Oppenheim’s work explores the interactions between an image, its source, and the context in which it is encountered. The Sun is Always Setting Somewhere Else (2006) originates from photographs of the setting sun taken by U.S. soldiers in Iraq, which Oppenheim found on the image-sharing website Flickr. Holding each photograph at arm’s length in such a way that it aligns with the horizon of the setting sun in the artist’s native New York, the artist reshot the images as the sun set within the frame. Presented as a 35 mm slide show, the significance of seemingly quotidian sunsets shifts with the knowledge of who captured them and where. Cathay (2010) juxtaposes a fragment of a 1915 Ezra Pound poem that was loosely constructed from a translation of an eighth-century Chinese poem with a more literal translation on two synchronized 16 mm films. At times substituting words with corresponding scenes from New York’s Chinatown, the work creates a visual conversion that highlights the inconsistencies in meaning that necessarily result from translation. In Oppenheim’s Smoke series, which includes A sequence in which a protester throws back a smoke bomb while clashing with police in Ferguson, Missouri (Tiled Version I), 2014 (2015), the artist crops found photos of fires or explosions so that only the fields of billowing smoke remain. The resulting compositions initially suggest innocuous cloudscapes. However, the works’ titles, taken from the captions accompanying the source images, retain references to the fraught circumstances those images capture. Solarizing the prints by exposing them with the light of an open flame, Oppenheim connects the content of the work to the process of its production.
Oppenheim’s work has been the subject of solo presentations at the California Museum of Photography, University of California Riverside (2009); Kunstverein Göttingen, Germany (2013); Kunstverein in Hamburg (2014); and FRAC Champagne-Ardenne, Reims, France (2015).
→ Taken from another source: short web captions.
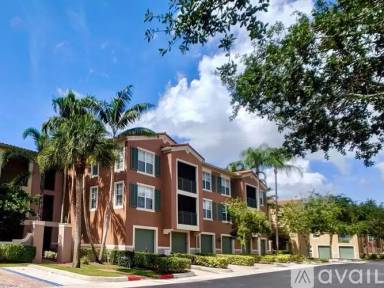 Main picture of 11730 Saint Andrews Pl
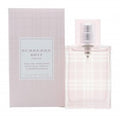 Burberry Brit Sheer EDT 100ML Spray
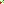 Destellos dst-866070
Her work has also been included in group exhibitions such as the Liverpool Biennial (2006); Free, New Museum of Contemporary Art, New York (2010); A Different Kind of Order, The ICP Triennial, International Center of Photography, New York (2013); New Photography 2013, Museum of Modern Art, New York (2013); Light, Paper, Process: Reinventing Photography, J. Paul Getty Museum, Los Angeles (2015); and Photo-Poetics: An Anthology, Solomon R. Guggenheim Museum, New York (2015). Oppenheim lives and works in New York.
“I want the viewer to ask, ‘What am I looking at? How is it made?’ Somehow, that provides a way of critically reading how images come to all of us through our daily lives.”
- Lisa Oppenheim
Lisa Oppenheim creates photographs and videos that connect historical imagery and techniques with the present moment. Her process often begins with online research, to source images that she reinterprets using old and new technologies. Oppenheim also employs unusual materials as negatives – fabric, lace, slices of wood – directly recording the objects’ specific textures to create near-abstract compositions. Through her experiments with analog darkroom and digital methods, Oppenheim gives photographic images new forms and new contexts, inviting us to question and to wonder.
Oppenheim began this project by downloading images of volcanic eruptions and industrial pollution from an amateur stock-video site. She output the video sources to 35mm motion picture film and used the negatives to make prints that she then scanned to make her video component for the series, “Smoke”. Oppenheim also exposed her photographic prints using the light of an open flame. This process creates a dramatic solarized effect: light and dark are reversed, thereby linking the subject matter of the photograph with the process of its making.